Texte de la page:
■ ■ ■ ■ ■

Droit voisin de la Presse : attention danger !
7 mai 2024

Spécificité de l’approche italienne : l’aménagement des modalités de gestion du droit voisin des éditeurs de presse 

La Directive DSM (Digital Single Market) reste silencieuse sur la question clé concernant la possibilité de renoncer au droit et les modalités de son exercice. 

Une question spécifique avait été posée au Commissaire Breton concernant les modalités de licence. Au nom de la Commission européenne, il avait fait valoir que, puisque le texte de la Directive ne précise pas comment la licence sous cette disposition doit être effectuée, les éditeurs de presse devraient avoir la possibilité de concéder des licences pour l’utilisation de leurs publications de presse tant individuellement que collectivement. Inversement, la seule disposition de gestion collective obligatoire en vertu du droit national serait indûment restrictive et contraire au libellé de cette disposition. 

Une mise en œuvre longue et complexe

L’article 43-bis de la Loi italienne sur le droit d’auteur a introduit un mécanisme qui doit s’appliquer dans l’éventualité où aucun accord n’est conclu entre les parties concernées. Dans une telle situation, l’Autorité de communication italienne AGCOM doit déterminer le montant de la « compensation équitable » (« equo compenso ») due aux éditeurs de presse.

■ ■ ■ ■ ■

Travail demandé:
1: D’après le texte sur le droit voisin de la presse, quelle autorité italienne fixe le montant de la « compensation équitable » due aux éditeurs de presse lorsqu’aucun accord n’est conclu ?
2: Dans le texte sur le droit voisin de la presse, pourquoi le Commissaire Breton estime-t-il que les éditeurs de presse devraient pouvoir concéder des licences aussi bien individuellement que collectivement ? Répondez en une à trois phrases.
3: Indiquez si chacune des affirmations suivantes concorde avec le texte sur le droit voisin de la presse. Répondez par oui ou par non et citez les mots décisifs du texte.
(a) La Directive DSM précise les modalités d’exercice du droit voisin.
(b) Selon le Commissaire Breton, ne prévoir en droit national que la gestion collective obligatoire irait contre le libellé de la disposition.
(c) Le mécanisme introduit par l’article 43-bis s’applique même lorsque les parties ont conclu un accord.

■ ■ ■ ■ ■

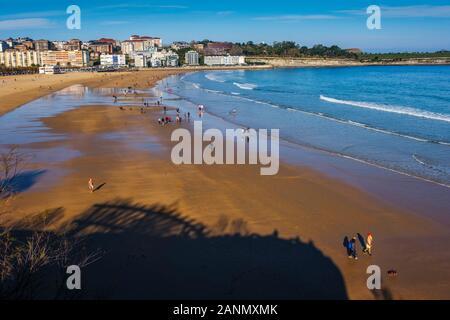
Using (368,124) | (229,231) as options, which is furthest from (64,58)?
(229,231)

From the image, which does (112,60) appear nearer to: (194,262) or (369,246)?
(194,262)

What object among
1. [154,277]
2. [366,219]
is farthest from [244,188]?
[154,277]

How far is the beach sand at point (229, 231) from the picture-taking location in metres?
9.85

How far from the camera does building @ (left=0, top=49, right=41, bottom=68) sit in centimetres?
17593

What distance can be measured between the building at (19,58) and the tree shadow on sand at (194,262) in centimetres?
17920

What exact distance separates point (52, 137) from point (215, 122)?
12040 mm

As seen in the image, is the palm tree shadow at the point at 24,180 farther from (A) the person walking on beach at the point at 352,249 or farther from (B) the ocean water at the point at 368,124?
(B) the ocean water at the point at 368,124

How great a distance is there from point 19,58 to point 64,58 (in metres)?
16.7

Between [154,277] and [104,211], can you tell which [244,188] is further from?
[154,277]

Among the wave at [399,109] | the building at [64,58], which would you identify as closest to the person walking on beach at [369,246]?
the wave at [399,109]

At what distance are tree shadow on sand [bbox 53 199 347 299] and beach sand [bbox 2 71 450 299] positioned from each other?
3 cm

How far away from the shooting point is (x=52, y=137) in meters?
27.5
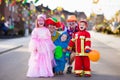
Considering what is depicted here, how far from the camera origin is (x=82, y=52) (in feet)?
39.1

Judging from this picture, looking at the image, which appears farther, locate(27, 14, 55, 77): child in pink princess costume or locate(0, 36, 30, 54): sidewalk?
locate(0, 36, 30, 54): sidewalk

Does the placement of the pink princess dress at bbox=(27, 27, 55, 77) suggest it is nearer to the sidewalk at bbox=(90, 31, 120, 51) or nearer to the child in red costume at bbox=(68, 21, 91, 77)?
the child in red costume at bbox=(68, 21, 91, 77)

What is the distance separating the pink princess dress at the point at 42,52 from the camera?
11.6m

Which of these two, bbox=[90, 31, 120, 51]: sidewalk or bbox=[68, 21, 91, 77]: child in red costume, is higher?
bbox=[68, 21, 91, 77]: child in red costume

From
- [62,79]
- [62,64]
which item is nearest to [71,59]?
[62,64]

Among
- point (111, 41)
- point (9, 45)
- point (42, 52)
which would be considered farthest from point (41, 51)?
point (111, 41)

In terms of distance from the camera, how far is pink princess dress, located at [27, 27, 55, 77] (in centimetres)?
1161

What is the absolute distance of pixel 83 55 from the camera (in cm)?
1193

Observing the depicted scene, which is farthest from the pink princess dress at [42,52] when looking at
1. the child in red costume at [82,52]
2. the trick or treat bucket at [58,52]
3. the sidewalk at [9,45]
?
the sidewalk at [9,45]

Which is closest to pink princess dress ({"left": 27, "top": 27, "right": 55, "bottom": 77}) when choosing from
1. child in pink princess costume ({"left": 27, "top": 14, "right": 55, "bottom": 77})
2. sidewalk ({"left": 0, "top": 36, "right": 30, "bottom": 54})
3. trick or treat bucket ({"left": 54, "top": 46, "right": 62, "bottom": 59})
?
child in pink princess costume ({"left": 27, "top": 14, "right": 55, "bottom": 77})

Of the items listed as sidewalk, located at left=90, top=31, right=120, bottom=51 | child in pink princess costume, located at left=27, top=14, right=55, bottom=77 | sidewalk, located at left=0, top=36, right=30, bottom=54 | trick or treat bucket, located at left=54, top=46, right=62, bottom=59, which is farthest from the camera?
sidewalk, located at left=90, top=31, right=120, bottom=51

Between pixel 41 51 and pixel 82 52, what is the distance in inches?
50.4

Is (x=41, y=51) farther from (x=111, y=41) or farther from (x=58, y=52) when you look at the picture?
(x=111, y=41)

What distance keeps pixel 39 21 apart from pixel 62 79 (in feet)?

■ ■ ■ ■ ■

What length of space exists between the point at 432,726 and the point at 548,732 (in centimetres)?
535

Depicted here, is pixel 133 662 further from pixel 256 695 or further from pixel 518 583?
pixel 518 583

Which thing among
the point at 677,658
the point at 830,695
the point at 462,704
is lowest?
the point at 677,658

■ ■ ■ ■ ■

Corrigés:
1: L’Autorité de communication italienne AGCOM.

2: Le texte de la Directive ne précise pas comment la licence prévue par cette disposition doit être effectuée. Les éditeurs de presse devraient donc pouvoir concéder des licences pour l’utilisation de leurs publications tant individuellement que collectivement.

3:
(a) Non : « La Directive DSM (Digital Single Market) reste silencieuse sur la question clé concernant la possibilité de renoncer au droit et les modalités de son exercice. »
(b) Oui : « la seule disposition de gestion collective obligatoire en vertu du droit national serait indûment restrictive et contraire au libellé de cette disposition ».
(c) Non : « doit s’appliquer dans l’éventualité où aucun accord n’est conclu entre les parties concernées ».